• INSTRUCTIONS TO FOLLOW: Among the entries below, find the lines that hold the word "Tanzania" and report them.

(Beginning of DATA LISTING)

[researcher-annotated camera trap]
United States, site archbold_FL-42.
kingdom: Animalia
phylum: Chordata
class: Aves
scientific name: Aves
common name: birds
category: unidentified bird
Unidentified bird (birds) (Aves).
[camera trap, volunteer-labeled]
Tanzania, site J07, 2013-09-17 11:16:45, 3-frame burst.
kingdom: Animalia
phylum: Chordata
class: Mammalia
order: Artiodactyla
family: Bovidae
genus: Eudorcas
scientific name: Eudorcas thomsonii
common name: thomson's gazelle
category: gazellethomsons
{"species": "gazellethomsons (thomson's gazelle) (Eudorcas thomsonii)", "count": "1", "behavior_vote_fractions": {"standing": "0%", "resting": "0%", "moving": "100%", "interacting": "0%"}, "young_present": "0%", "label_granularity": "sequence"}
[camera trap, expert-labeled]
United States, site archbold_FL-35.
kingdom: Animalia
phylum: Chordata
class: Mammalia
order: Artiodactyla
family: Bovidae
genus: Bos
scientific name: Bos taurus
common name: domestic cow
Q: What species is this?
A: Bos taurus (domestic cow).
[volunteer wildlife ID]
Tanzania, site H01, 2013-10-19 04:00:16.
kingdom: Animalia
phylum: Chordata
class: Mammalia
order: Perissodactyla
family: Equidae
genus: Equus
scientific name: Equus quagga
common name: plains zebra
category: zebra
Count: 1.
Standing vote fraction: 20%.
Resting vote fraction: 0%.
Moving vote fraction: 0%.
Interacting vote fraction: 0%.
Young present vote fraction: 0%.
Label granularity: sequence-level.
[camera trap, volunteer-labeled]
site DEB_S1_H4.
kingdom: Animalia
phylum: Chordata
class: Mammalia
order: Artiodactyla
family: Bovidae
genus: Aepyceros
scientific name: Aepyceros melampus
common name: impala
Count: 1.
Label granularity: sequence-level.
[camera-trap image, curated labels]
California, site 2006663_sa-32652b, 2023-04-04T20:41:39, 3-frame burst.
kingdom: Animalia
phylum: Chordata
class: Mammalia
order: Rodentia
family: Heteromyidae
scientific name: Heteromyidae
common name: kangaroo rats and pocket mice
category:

(End of DATA LISTING)

• REPLY:
Tanzania, site J07, 2013-09-17 11:16:45, 3-frame burst.
Tanzania, site H01, 2013-10-19 04:00:16.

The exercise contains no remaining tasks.